Thursday, August 17, 2017

Netflix streams into Myanmar

Netflix – the world’s largest internet television network – has come to Myanmar as part of the firm’s expansion into 130 new countries. But slow download speeds and expensive data fees mean Myanmar’s DVD shops are not under threat from online streaming just yet.

During a keynote speech at the International Consumer Electronics Show in Las Vegas, Netflix co-founder and chief executive Reed Hastings said the move was “the birth of a new global internet TV network”.

“With this launch, consumers around the world – from Singapore to St Petersburg, from San Francisco to Sao Paulo – will be able to enjoy TV shows and movies simultaneously – no more waiting,” he said. “With the help of the internet, we are putting power in consumers’ hands to watch whenever, wherever and on whatever device.”
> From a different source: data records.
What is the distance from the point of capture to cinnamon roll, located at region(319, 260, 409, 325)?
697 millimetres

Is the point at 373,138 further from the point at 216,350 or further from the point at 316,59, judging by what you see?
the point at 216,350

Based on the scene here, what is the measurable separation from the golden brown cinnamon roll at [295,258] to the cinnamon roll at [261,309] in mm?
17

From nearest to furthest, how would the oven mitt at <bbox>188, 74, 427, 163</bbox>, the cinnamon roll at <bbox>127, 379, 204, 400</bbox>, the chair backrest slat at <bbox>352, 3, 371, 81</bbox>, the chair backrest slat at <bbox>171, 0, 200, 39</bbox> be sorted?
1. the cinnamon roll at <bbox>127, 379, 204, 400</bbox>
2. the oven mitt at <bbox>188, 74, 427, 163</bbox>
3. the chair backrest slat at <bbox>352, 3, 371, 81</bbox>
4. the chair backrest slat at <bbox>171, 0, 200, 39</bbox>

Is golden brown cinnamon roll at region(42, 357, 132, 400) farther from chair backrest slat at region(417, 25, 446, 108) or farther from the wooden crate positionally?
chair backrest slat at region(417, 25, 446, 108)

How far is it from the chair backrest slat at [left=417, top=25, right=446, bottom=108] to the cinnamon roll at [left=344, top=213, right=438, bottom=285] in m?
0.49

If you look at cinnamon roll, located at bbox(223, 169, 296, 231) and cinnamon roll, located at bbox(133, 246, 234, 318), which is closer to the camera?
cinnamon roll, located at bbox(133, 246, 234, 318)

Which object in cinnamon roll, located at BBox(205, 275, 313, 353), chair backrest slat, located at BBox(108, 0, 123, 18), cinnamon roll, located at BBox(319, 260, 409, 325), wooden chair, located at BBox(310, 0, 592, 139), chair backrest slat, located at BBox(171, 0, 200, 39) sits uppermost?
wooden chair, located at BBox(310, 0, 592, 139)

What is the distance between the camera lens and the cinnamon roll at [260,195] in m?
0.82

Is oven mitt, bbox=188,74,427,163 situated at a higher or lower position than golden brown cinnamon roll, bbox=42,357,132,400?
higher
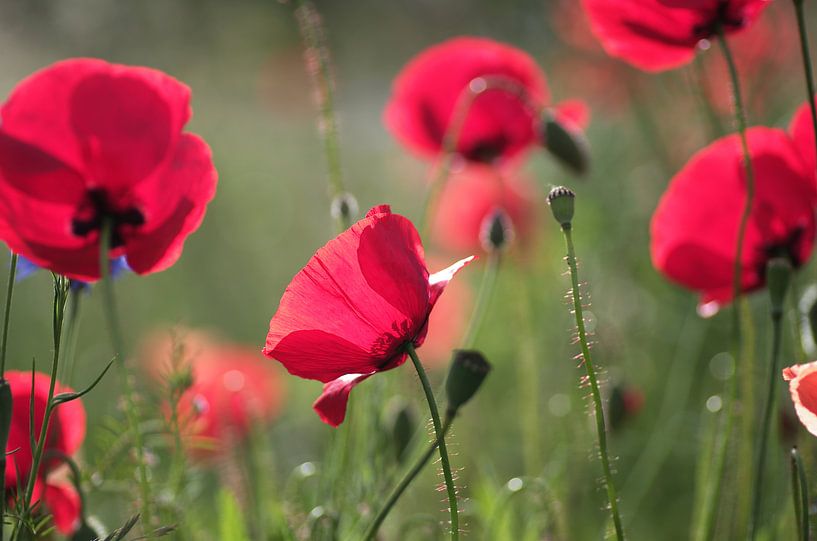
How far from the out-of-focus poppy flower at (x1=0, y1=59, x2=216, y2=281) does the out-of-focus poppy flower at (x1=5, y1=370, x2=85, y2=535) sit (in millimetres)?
86

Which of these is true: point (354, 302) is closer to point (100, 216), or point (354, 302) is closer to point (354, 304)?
point (354, 304)

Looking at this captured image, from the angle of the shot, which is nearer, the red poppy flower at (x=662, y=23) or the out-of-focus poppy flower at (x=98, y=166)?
the out-of-focus poppy flower at (x=98, y=166)

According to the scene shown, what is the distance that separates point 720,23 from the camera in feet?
2.30

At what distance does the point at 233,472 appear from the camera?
0.85 meters

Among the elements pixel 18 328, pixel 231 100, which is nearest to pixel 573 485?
pixel 18 328

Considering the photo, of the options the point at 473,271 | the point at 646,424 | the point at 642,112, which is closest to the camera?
the point at 646,424

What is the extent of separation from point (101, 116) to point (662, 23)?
0.41 m

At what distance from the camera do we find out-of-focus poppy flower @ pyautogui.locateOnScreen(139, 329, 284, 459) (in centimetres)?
71

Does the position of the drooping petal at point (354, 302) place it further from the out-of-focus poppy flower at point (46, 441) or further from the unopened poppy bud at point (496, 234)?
the unopened poppy bud at point (496, 234)

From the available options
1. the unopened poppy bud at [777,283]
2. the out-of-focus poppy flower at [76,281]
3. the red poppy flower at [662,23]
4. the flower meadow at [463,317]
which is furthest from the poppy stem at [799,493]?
the out-of-focus poppy flower at [76,281]

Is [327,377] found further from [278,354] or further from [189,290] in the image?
[189,290]

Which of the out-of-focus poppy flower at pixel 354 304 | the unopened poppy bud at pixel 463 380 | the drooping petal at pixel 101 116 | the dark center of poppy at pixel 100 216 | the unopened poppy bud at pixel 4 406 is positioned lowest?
the unopened poppy bud at pixel 4 406

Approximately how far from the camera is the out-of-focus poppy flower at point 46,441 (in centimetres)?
63

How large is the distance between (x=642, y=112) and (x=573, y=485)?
79cm
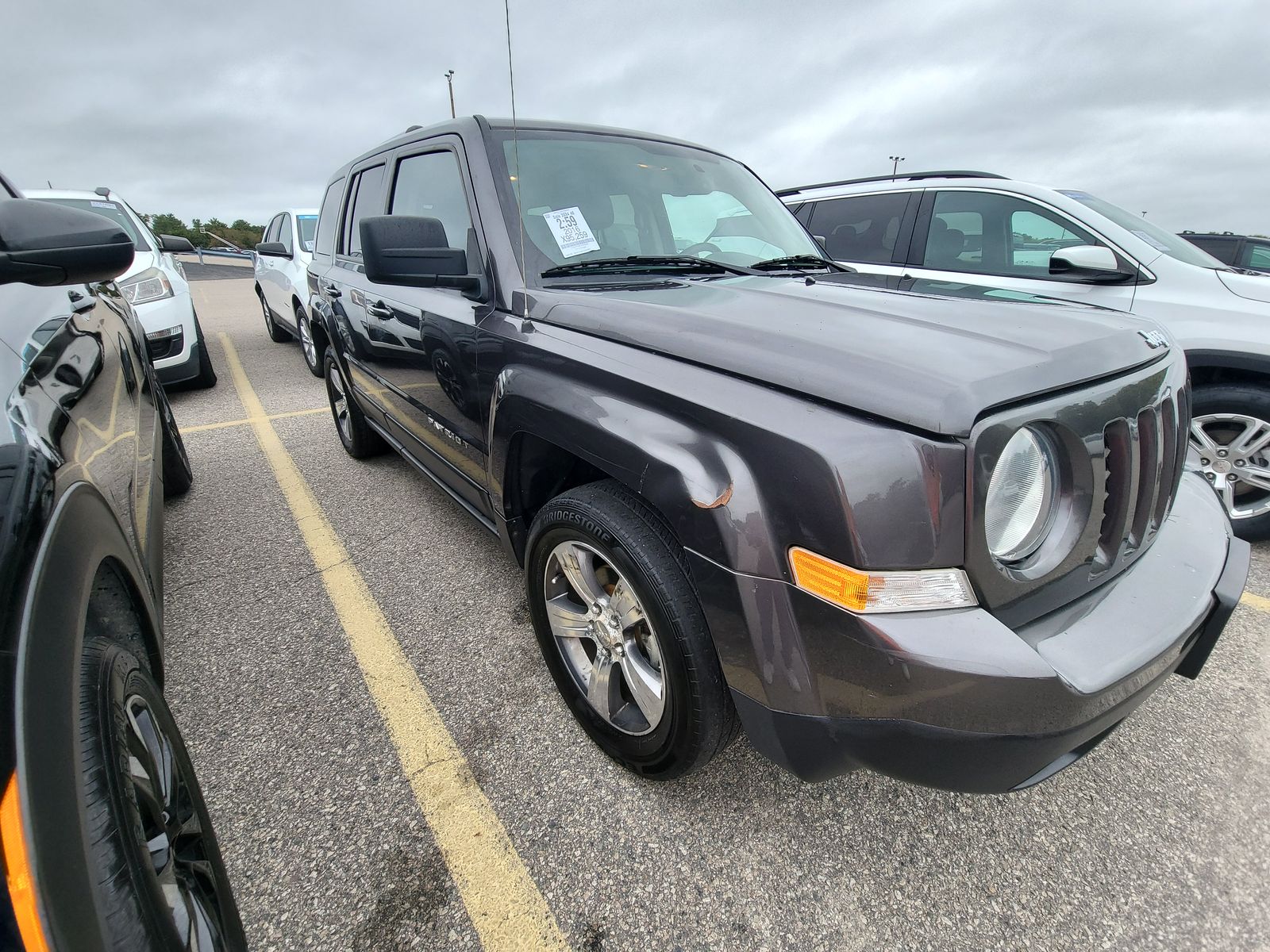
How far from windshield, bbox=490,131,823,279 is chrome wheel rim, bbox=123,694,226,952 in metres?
1.51

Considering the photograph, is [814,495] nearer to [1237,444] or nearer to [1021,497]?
[1021,497]

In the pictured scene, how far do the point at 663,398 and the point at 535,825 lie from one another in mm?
1180

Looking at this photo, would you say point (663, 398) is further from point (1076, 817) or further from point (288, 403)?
point (288, 403)

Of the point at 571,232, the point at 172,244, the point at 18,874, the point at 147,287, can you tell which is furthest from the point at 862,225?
the point at 172,244

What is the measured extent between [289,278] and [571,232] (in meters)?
5.98

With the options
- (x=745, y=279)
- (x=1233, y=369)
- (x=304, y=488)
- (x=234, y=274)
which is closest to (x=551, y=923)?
(x=745, y=279)

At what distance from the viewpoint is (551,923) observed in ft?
4.72

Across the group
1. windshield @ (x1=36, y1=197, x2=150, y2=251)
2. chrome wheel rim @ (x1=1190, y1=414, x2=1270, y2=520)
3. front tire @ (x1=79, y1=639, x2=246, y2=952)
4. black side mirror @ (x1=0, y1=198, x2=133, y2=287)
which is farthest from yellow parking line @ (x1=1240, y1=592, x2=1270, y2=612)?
windshield @ (x1=36, y1=197, x2=150, y2=251)

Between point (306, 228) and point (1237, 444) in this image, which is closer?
point (1237, 444)

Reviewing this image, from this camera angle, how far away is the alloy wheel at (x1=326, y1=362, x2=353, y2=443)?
4.18 m

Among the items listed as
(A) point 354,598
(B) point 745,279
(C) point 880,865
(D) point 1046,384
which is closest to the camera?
(D) point 1046,384

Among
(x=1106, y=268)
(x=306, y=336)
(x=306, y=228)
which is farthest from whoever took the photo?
(x=306, y=228)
But the promise of no more waiting may be premature for Myanmar, which has just recently entered the age of 3G networks and Wi-Fi connections. Myanmar’s internet remains frustratingly slow. According to a May 2015 study conducted by internet metrics provider Ookla, Myanmar’s internet download speed averaged just over 6 megabits (Mbps) per second. At that speed it would take a Myanmar Netflix user 3.7 hours to download 1 gigabyte of video – such as an hour-long episode of Netflix’s original series House of Cards.

Streaming data over Wi-Fi connections can require hours of buffering, and most people in Myanmar rely on expensive 3G connections provided by the country’s three mobile service providers – Telenor, Ooredoo and Myanmar Post & Telecommunications (MPT).
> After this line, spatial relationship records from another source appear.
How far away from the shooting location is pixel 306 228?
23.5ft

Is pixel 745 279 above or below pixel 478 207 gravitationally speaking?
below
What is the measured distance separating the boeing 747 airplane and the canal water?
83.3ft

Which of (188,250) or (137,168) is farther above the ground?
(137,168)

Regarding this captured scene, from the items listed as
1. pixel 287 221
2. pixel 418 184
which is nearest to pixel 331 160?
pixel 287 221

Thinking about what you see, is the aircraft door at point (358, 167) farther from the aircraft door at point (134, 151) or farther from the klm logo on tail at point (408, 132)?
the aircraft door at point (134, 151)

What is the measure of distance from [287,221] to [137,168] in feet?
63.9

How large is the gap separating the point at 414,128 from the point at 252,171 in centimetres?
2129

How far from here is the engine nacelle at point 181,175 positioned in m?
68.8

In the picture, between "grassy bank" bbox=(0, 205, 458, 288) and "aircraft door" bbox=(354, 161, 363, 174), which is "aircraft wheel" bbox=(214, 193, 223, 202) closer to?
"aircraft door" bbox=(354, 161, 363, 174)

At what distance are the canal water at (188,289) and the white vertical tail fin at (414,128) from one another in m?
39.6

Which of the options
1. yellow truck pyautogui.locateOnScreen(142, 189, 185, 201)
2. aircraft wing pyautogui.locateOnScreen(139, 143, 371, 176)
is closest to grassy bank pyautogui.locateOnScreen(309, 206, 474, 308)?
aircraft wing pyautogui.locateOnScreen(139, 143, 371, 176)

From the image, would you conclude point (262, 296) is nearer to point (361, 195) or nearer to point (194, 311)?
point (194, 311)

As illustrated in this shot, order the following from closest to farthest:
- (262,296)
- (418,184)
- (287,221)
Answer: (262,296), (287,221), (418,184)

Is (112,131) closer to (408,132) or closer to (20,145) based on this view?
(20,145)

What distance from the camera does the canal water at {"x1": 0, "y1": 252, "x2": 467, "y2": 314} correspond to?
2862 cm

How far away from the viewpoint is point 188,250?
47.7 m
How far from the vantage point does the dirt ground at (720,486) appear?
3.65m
But mobile 3G networks are not necessarily much faster. On the afternoon of January 6, download speeds over the Ooredoo network were several times slower than the already slow average. Download speeds for MPT were just over 6.24 Mbps per second at the same time of day.

A spokesperson for Telenor, which operates Myanmar’s largest 3G network, told The Myanmar Times the firm welcomed Netflix’s expansion into the country. The spokesperson said it would take “more time to understand the issues it may raise” but noted that more than 57 percent of Telenor’s 12 million Myanmar customers are already active data users.

But binge-watching an entire season on Netflix could use a great deal of data, and cost the user a lot of money. With a premium MPT internet package of 6.5 GB a month available for K25,000, it would cost a user roughly K50,000 to watch all 13 episodes of the newest season of House of Cards.

So while some Myanmar internet users took to Facebook to celebrate the announcement, traditional DVD shop owners showed no concern at a potential loss of business.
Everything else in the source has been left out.